Brief – Give back each line below verbatim.

Stored items from a collection –
----------
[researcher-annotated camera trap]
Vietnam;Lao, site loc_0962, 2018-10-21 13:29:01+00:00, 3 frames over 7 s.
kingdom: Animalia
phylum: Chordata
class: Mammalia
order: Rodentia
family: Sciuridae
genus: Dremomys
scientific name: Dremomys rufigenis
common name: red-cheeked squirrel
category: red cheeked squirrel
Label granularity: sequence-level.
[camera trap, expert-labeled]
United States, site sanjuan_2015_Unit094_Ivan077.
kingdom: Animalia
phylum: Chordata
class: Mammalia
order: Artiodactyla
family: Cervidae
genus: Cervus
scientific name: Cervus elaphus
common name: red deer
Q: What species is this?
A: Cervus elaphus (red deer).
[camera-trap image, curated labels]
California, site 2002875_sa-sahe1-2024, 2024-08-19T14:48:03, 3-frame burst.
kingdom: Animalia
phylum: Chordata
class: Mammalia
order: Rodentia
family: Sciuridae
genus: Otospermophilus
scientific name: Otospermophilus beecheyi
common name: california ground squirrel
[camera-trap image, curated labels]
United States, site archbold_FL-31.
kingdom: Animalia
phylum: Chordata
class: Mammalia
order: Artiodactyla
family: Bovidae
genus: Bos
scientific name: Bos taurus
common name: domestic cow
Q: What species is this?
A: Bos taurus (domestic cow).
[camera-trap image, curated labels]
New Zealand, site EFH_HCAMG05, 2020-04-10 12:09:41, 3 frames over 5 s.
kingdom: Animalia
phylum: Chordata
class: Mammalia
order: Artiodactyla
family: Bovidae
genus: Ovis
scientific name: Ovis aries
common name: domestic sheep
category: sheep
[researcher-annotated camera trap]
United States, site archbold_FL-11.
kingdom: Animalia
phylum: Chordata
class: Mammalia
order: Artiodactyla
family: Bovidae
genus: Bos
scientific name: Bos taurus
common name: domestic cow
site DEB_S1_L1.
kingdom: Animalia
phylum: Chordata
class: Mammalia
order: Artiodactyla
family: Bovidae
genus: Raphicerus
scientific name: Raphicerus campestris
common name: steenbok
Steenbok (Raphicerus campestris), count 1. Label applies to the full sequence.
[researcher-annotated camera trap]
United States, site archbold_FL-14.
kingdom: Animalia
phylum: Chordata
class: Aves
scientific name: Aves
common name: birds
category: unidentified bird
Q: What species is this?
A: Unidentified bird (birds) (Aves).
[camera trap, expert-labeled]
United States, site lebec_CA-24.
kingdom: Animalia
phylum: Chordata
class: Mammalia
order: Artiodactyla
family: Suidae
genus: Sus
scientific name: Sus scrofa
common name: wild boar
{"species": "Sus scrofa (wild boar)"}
----------
Written response –
[researcher-annotated camera trap]
Vietnam;Lao, site loc_0962, 2018-10-21 13:29:01+00:00, 3 frames over 7 s.
kingdom: Animalia
phylum: Chordata
class: Mammalia
order: Rodentia
family: Sciuridae
genus: Dremomys
scientific name: Dremomys rufigenis
common name: red-cheeked squirrel
category: red cheeked squirrel
Label granularity: sequence-level.
[camera trap, expert-labeled]
United States, site sanjuan_2015_Unit094_Ivan077.
kingdom: Animalia
phylum: Chordata
class: Mammalia
order: Artiodactyla
family: Cervidae
genus: Cervus
scientific name: Cervus elaphus
common name: red deer
Q: What species is this?
A: Cervus elaphus (red deer).
[camera-trap image, curated labels]
California, site 2002875_sa-sahe1-2024, 2024-08-19T14:48:03, 3-frame burst.
kingdom: Animalia
phylum: Chordata
class: Mammalia
order: Rodentia
family: Sciuridae
genus: Otospermophilus
scientific name: Otospermophilus beecheyi
common name: california ground squirrel
[camera-trap image, curated labels]
United States, site archbold_FL-31.
kingdom: Animalia
phylum: Chordata
class: Mammalia
order: Artiodactyla
family: Bovidae
genus: Bos
scientific name: Bos taurus
common name: domestic cow
Q: What species is this?
A: Bos taurus (domestic cow).
[camera-trap image, curated labels]
New Zealand, site EFH_HCAMG05, 2020-04-10 12:09:41, 3 frames over 5 s.
kingdom: Animalia
phylum: Chordata
class: Mammalia
order: Artiodactyla
family: Bovidae
genus: Ovis
scientific name: Ovis aries
common name: domestic sheep
category: sheep
[researcher-annotated camera trap]
United States, site archbold_FL-11.
kingdom: Animalia
phylum: Chordata
class: Mammalia
order: Artiodactyla
family: Bovidae
genus: Bos
scientific name: Bos taurus
common name: domestic cow
site DEB_S1_L1.
kingdom: Animalia
phylum: Chordata
class: Mammalia
order: Artiodactyla
family: Bovidae
genus: Raphicerus
scientific name: Raphicerus campestris
common name: steenbok
Steenbok (Raphicerus campestris), count 1. Label applies to the full sequence.
[researcher-annotated camera trap]
United States, site archbold_FL-14.
kingdom: Animalia
phylum: Chordata
class: Aves
scientific name: Aves
common name: birds
category: unidentified bird
Q: What species is this?
A: Unidentified bird (birds) (Aves).
[camera trap, expert-labeled]
United States, site lebec_CA-24.
kingdom: Animalia
phylum: Chordata
class: Mammalia
order: Artiodactyla
family: Suidae
genus: Sus
scientific name: Sus scrofa
common name: wild boar
{"species": "Sus scrofa (wild boar)"}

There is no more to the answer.